Going back to the toilet seat example, the manufacturer knew that toilet seat didn't need to last anywhere near a lifetime. A given toilet seat of reasonable quality would likely be replaced well before it broke, or the owner would move to another home leaving the toilet seat behind. And even if one did break, the likelihood of someone actually saving the receipt and returning it was exceptionally small unless it broke within a few weeks or months.
So yes, the Super 8 packaging industry knew that their films would not last a lifetime. They only had to last long enough that the owner gave it to somebody else, lost the receipt, or just lost interest and threw it away.
So the term "lifetime" gets watered down to mean: "longer than most people would care enough to bother"
Posted by Andrew Woodcock (Member # 3260) on March 09, 2017, 05:50 PM:
And already 30 plus years into their existence, I don't believe anyone can claim they haven't had their money's worth!
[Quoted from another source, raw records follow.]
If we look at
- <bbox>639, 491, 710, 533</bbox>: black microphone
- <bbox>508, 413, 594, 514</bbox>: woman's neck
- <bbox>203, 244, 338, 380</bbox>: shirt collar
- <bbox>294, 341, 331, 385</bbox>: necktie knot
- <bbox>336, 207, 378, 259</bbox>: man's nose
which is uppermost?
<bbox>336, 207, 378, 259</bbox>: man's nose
Certainly I will never complain on this front anyhow.
I'd be more inclined to try and sue the companies that created machines that destroyed perfectly decent and relatively new prints well before the time they should ever had needed a major overhaul!
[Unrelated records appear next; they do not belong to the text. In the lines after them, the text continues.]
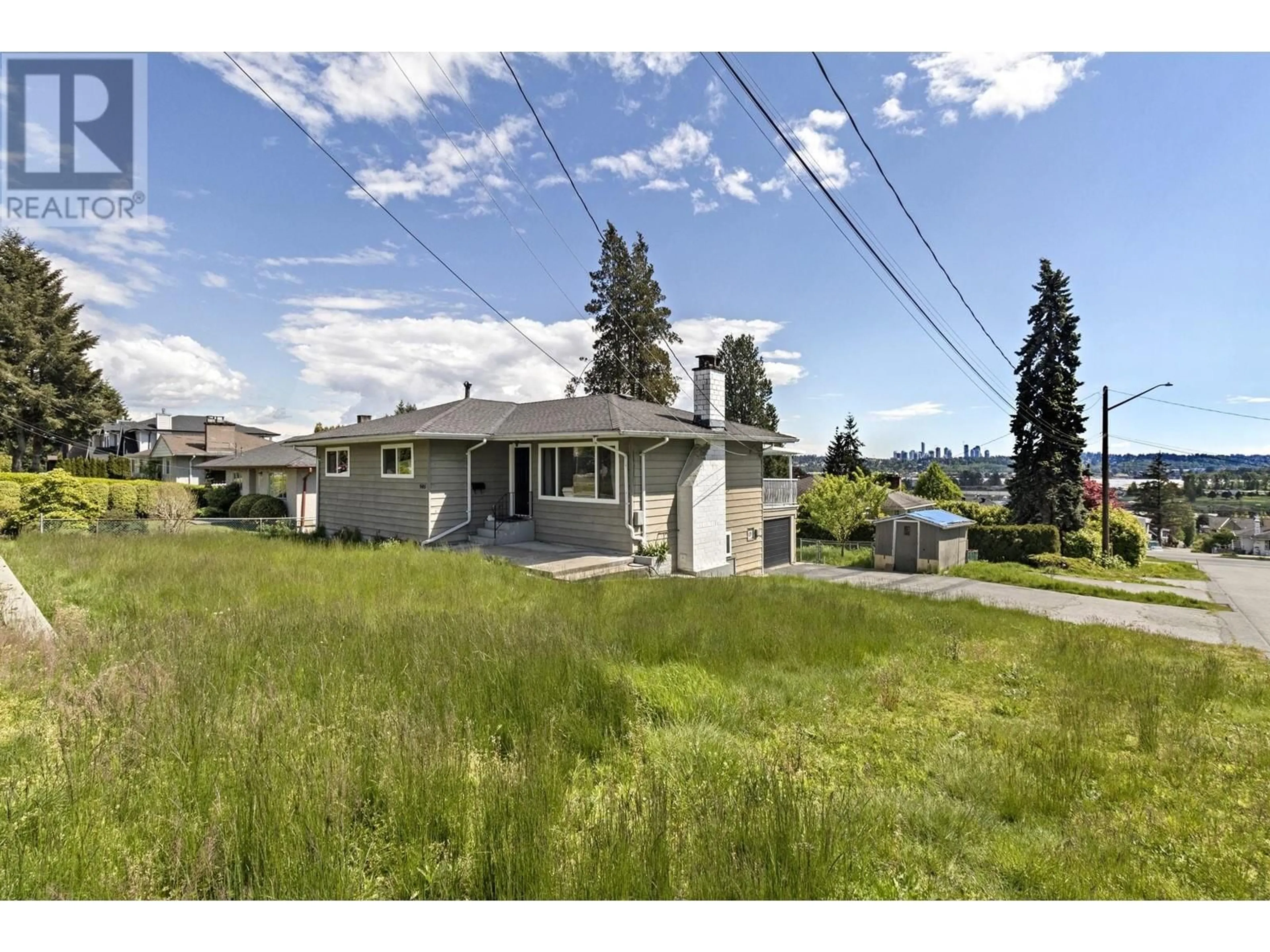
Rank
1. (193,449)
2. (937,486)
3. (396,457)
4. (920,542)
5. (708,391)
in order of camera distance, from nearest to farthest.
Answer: (708,391)
(396,457)
(920,542)
(937,486)
(193,449)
That's a far bigger issue worthy of complaint in my book and we ain't talking thousands of miles on the clock here with this issue!
Posted by Patrick Feuerstein (Member # 5293) on March 10, 2017, 04:00 AM:
The problem is the same for 70mm, 35mm and 16mm. It's always possible to make new prints from the neg if it's not damaged. The fact is that collectors want to see their collection (including me! but I changed) and keep their films in their flat. The temperature is generally about 20° centigrade or more. It's too much, the best is near 13°. Another point, did the delivery truck(s) stayed under the sun too long? How was the storage before you ordered you film? I bought a lot of films during the 80's and the colors a perfect (better than the DVD i.e. the "Barkley's of Broadway" from Ken). In fact I had a few turning colors specially prints from Italy (probably problem of storage) even a vinegar! The brown plot on B/W print is called oxydizing and is due, in fact, by a defective fixing treatment at the lab. I've a friend who bought a brand new print from Derann with that fault. I even had a reversal movie which the emulsion left when we rubbed with the finger!
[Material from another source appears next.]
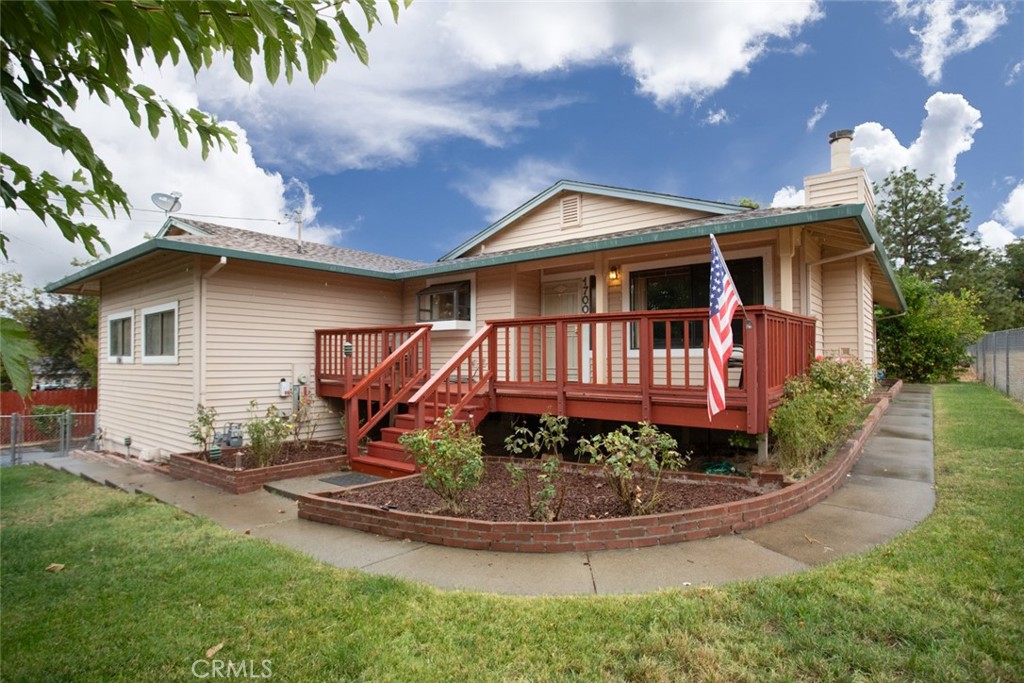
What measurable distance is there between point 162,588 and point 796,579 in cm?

Former film archivist-restorer (ret.)
[ March 10, 2017, 05:42 AM: Message edited by: Patrick Feuerstein ]
Posted by David Hardy (Member # 4628) on March 10, 2017, 08:20 AM:
I have a complete print of The Smallest Show On Earth from
Derann on Super 8mm.
Its on Black and White stock and suffer from those oxidization spots.
I keep it as a sample of how bad it gets.
I also have another of the same title from Derann.
It was printed on colour stock and the Black and White has turned
a sepia tone and looks a lot softer. I keep it as a sample.
I also have it on 16mm Black and White stock and apart from some
scratches it looks fine. No oxidization at all.